Belge bölümü –
·····

Birçok ülkenin masallarına konu olan Kaf dağlarına gidiyoruz. Masalların kaynağı ortak, farklı şekillerde geçse de ana tema aynı.
“Rivayet olunur ki, kuşların hükümdarı olan Simurg ( Zümrüd-ü Anka ya da Phoenix ), Bilgi Ağacının dallarında yaşar ve her şeyi bilirmiş. Bu kuşun özelliği gözyaşlarının şifalı olması ve yanarak kül olmak suretiyle ölmesi, sonra kendi küllerinden yeniden dirilişidir.
Kuşlar Simurg’a inanır ve onun kendilerini kurtaracağını düşünürmüş. Kuşlar dünyasında her şey ters gittikçe onlar da Simurg’u bekler dururlarmış. Ne var ki, Simurg ortada görünmedikçe kuşkulanır olmuşlar ve sonunda umudu kesmişler. Derken bir gün uzak bir ülkede bir kuş sürüsü Simurg’un kanadından bir tüy bulmuş. Simurg’un var olduğunu anlayan dünyadaki tüm kuşlar toplanmışlar ve hep birlikte Simurg’un huzuruna gidip yardım istemeye karar vermişler.

·····

Veri kesitleri –
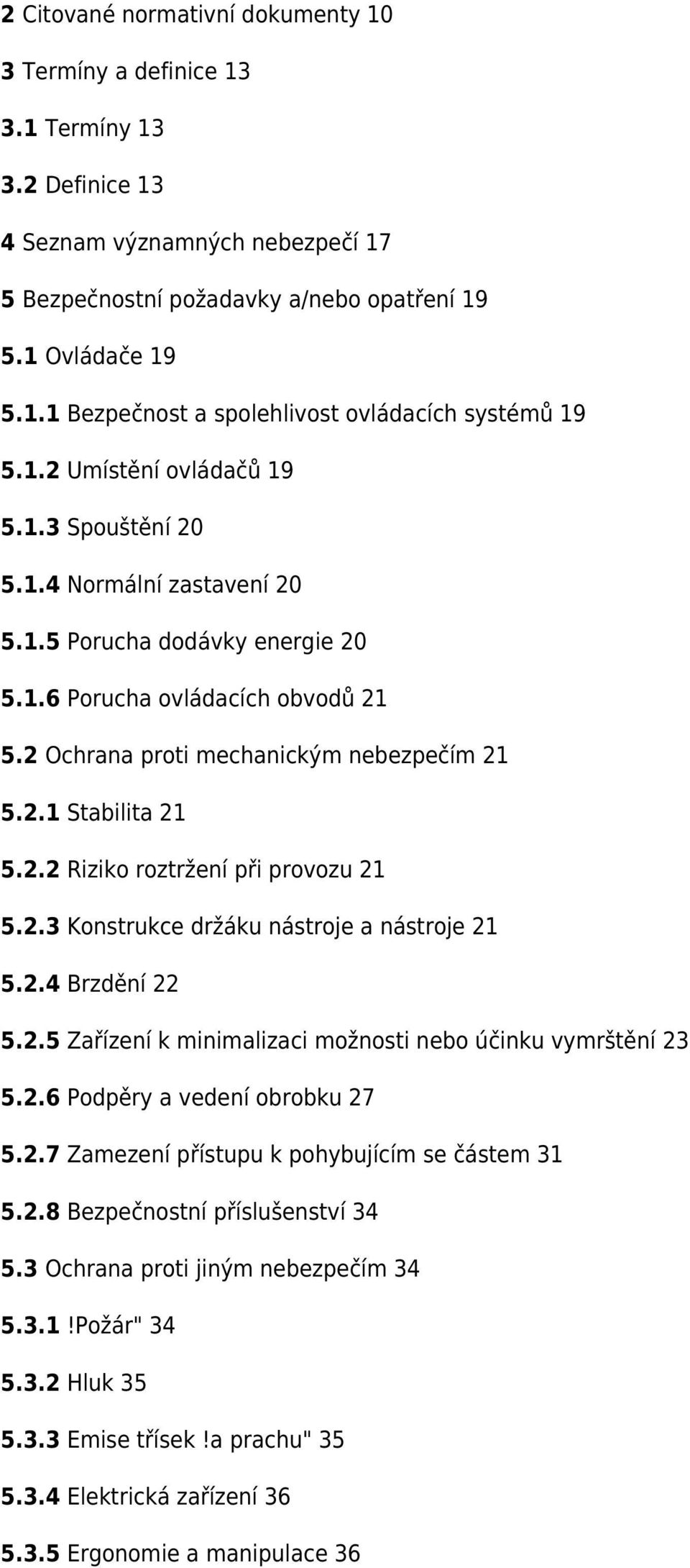 2 Citované normativní dokumenty 10

3 Termíny a definice 13

3.1 Termíny 13

3.2 Definice 13

4 Seznam významných nebezpečí 17

5 Bezpečnostní požadavky a/nebo opatření 19

5.1 Ovládače 19

5.1.1 Bezpečnost a spolehlivost ovládacích systémů 19

5.1.2 Umístění ovládačů 19

5.1.3 Spouštění 20

5.1.4 Normální zastavení 20

5.1.5 Porucha dodávky energie 20

5.1.6 Porucha ovládacích obvodů 21

5.2 Ochrana proti mechanickým nebezpečím 21

5.2.1 Stabilita 21

5.2.2 Riziko roztržení při provozu 21

5.2.3 Konstrukce držáku nástroje a nástroje 21

5.2.4 Brzdění 22

5.2.5 Zařízení k minimalizaci možnosti nebo účinku vymrštění 23

5.2.6 Podpěry a vedení obrobku 27

5.2.7 Zamezení přístupu k pohybujícím se částem 31

5.2.8 Bezpečnostní příslušenství 34

5.3 Ochrana proti jiným nebezpečím 34

5.3.1 !Požár" 34

5.3.2 Hluk 35

5.3.3 Emise třísek !a prachu" 35

5.3.4 Elektrická zařízení 36

5.3.5 Ergonomie a manipulace 36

·····

Etkinlik listesi –
[1] Simurg anlatısına göre kuşların hükümdarı olan Simurg nerede yaşamaktadır?
[2] Simurg anlatısında kuşların hep birlikte Simurg'un huzuruna gitmeye neden karar verdiklerini açıklayınız.
[3] Simurg anlatısında "Kuşlar Simurg’a inanır" ile başlayıp "istemeye karar vermişler." ifadesine kadar, bu ifade de dahil olmak üzere uzanan kısmı aynen yeniden yazınız.
Buradaki malzemeye gerek duyulmamaktadır.

Sıralı yanıtlar –
[1] Bilgi Ağacının dallarında yaşar.

[2] Uzak bir ülkede bir kuş sürüsü Simurg'un kanadından bir tüy bulmuş ve dünyadaki tüm kuşlar böylece Simurg'un var olduğunu anlamıştır. Bunun üzerine toplanarak onun huzuruna gidip yardım istemeye karar vermişlerdir.

[3]
Kuşlar Simurg’a inanır ve onun kendilerini kurtaracağını düşünürmüş. Kuşlar dünyasında her şey ters gittikçe onlar da Simurg’u bekler dururlarmış. Ne var ki, Simurg ortada görünmedikçe kuşkulanır olmuşlar ve sonunda umudu kesmişler. Derken bir gün uzak bir ülkede bir kuş sürüsü Simurg’un kanadından bir tüy bulmuş. Simurg’un var olduğunu anlayan dünyadaki tüm kuşlar toplanmışlar ve hep birlikte Simurg’un huzuruna gidip yardım istemeye karar vermişler.